Count the lines of the items below that contain the word "banner". Reply with the number only.

** START OF EXCERPTED RECORDS **

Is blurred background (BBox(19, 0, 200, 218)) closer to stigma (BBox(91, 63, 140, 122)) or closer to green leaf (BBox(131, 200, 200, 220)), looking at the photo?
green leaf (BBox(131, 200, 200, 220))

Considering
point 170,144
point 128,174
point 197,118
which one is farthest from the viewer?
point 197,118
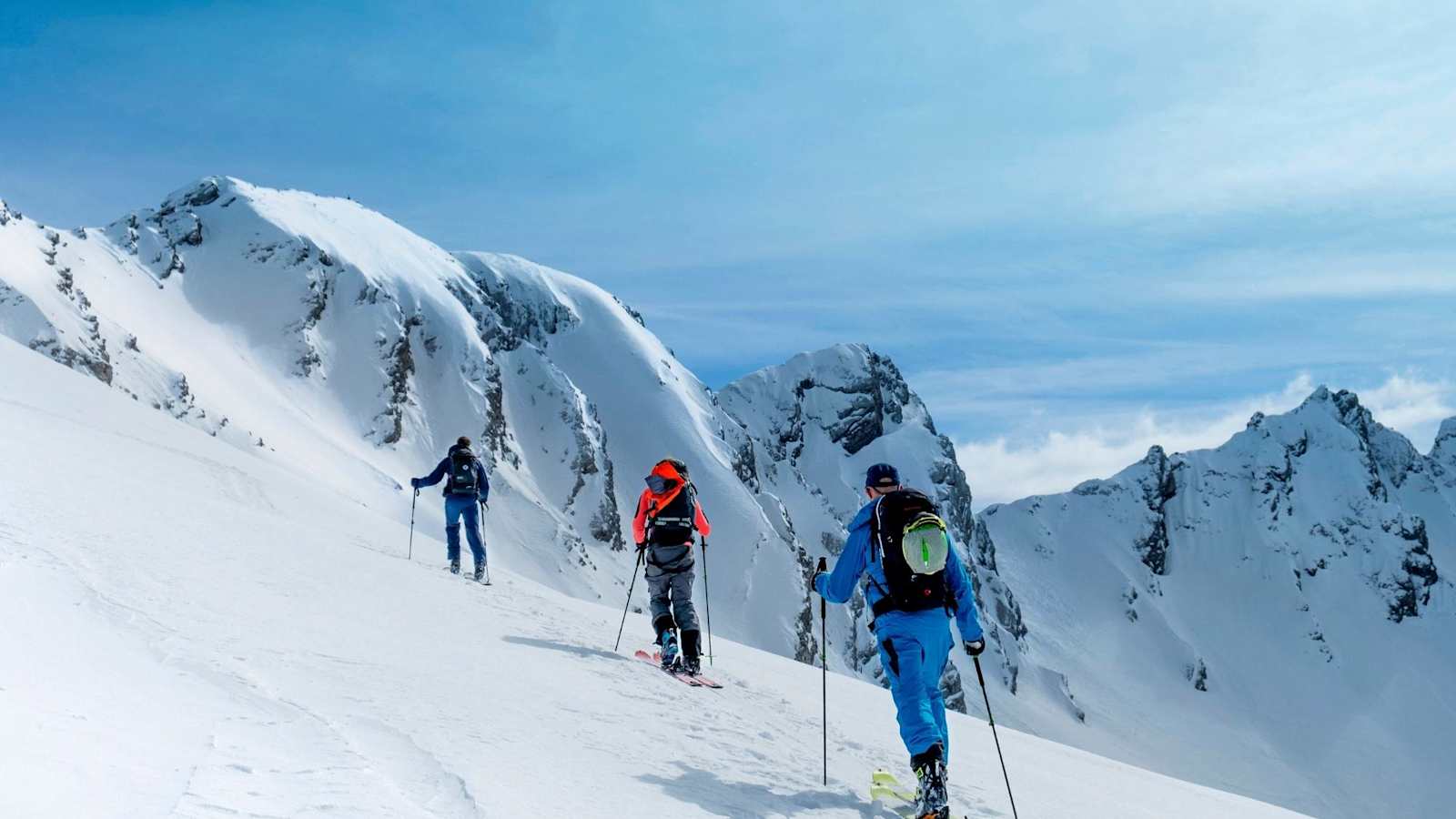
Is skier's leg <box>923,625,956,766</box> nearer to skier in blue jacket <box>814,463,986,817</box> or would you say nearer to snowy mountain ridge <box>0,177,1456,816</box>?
skier in blue jacket <box>814,463,986,817</box>

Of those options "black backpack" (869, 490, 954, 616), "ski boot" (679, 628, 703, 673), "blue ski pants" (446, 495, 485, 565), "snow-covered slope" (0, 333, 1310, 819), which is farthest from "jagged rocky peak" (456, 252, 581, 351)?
"black backpack" (869, 490, 954, 616)

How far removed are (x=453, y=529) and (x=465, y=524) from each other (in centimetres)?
118

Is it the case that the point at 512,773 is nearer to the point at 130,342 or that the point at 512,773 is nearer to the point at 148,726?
the point at 148,726

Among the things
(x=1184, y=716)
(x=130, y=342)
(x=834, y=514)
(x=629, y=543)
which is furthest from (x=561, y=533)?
(x=1184, y=716)

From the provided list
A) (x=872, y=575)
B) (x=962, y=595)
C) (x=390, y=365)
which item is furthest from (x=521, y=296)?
(x=962, y=595)

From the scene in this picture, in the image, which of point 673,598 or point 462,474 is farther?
point 462,474

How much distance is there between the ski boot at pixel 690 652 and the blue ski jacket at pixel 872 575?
388cm

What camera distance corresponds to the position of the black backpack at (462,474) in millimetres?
18000

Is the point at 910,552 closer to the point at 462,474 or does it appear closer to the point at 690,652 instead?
the point at 690,652

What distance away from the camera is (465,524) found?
1736 centimetres

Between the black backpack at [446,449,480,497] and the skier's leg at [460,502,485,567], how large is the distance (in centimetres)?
31

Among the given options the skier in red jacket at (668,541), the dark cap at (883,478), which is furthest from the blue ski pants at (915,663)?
the skier in red jacket at (668,541)

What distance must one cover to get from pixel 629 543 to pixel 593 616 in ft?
411

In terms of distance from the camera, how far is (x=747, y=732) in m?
9.10
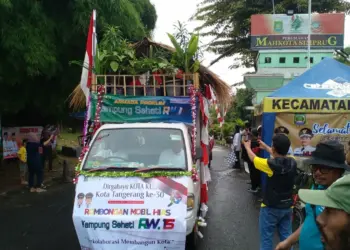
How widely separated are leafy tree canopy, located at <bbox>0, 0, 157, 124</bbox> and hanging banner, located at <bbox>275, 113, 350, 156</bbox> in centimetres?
477

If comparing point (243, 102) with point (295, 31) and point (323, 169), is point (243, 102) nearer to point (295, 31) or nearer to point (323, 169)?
point (295, 31)

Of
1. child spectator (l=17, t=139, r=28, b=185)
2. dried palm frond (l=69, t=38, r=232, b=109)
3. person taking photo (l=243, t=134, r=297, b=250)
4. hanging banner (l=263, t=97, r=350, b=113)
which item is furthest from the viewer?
child spectator (l=17, t=139, r=28, b=185)

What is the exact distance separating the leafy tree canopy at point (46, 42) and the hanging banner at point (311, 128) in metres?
4.77

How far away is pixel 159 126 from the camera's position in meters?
5.36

** END OF EXCERPTED RECORDS **

#### [IN RESPONSE]
3